Listed records:
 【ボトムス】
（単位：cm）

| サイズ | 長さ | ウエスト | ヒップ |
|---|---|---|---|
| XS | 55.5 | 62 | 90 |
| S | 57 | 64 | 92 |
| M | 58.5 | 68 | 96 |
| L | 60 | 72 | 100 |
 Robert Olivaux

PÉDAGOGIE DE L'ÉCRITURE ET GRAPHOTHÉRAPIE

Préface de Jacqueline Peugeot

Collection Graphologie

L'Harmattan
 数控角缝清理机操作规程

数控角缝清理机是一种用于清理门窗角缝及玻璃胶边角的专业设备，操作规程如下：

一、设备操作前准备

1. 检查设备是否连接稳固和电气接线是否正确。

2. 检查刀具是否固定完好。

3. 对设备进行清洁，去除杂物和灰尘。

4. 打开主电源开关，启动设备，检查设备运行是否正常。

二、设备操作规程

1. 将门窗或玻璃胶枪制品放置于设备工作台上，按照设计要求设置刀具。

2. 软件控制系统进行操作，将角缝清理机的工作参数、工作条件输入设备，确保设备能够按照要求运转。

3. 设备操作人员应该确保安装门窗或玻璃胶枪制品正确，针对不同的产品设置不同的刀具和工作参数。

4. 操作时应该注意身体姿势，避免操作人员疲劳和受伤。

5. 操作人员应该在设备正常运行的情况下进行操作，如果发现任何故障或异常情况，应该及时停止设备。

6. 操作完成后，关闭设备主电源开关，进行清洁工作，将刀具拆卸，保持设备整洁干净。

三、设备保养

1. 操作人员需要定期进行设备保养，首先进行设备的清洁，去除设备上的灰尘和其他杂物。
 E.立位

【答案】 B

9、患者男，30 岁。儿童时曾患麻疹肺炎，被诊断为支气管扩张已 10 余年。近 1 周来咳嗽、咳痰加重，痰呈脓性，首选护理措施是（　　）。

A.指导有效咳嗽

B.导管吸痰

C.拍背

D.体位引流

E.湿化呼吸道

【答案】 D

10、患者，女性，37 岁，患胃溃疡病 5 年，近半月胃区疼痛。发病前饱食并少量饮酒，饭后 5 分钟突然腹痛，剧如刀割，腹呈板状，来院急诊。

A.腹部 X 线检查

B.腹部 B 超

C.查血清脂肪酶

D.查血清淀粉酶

Exercise instructions:
Exact copies of the lines from the one holding "Collection Graphologie" through the last line above, and only those, make up the answer.

Expected answer:
Collection Graphologie

L'Harmattan
 数控角缝清理机操作规程

数控角缝清理机是一种用于清理门窗角缝及玻璃胶边角的专业设备，操作规程如下：

一、设备操作前准备

1. 检查设备是否连接稳固和电气接线是否正确。

2. 检查刀具是否固定完好。

3. 对设备进行清洁，去除杂物和灰尘。

4. 打开主电源开关，启动设备，检查设备运行是否正常。

二、设备操作规程

1. 将门窗或玻璃胶枪制品放置于设备工作台上，按照设计要求设置刀具。

2. 软件控制系统进行操作，将角缝清理机的工作参数、工作条件输入设备，确保设备能够按照要求运转。

3. 设备操作人员应该确保安装门窗或玻璃胶枪制品正确，针对不同的产品设置不同的刀具和工作参数。

4. 操作时应该注意身体姿势，避免操作人员疲劳和受伤。

5. 操作人员应该在设备正常运行的情况下进行操作，如果发现任何故障或异常情况，应该及时停止设备。

6. 操作完成后，关闭设备主电源开关，进行清洁工作，将刀具拆卸，保持设备整洁干净。

三、设备保养

1. 操作人员需要定期进行设备保养，首先进行设备的清洁，去除设备上的灰尘和其他杂物。
 E.立位

【答案】 B

9、患者男，30 岁。儿童时曾患麻疹肺炎，被诊断为支气管扩张已 10 余年。近 1 周来咳嗽、咳痰加重，痰呈脓性，首选护理措施是（　　）。

A.指导有效咳嗽

B.导管吸痰

C.拍背

D.体位引流

E.湿化呼吸道

【答案】 D

10、患者，女性，37 岁，患胃溃疡病 5 年，近半月胃区疼痛。发病前饱食并少量饮酒，饭后 5 分钟突然腹痛，剧如刀割，腹呈板状，来院急诊。

A.腹部 X 线检查

B.腹部 B 超

C.查血清脂肪酶

D.查血清淀粉酶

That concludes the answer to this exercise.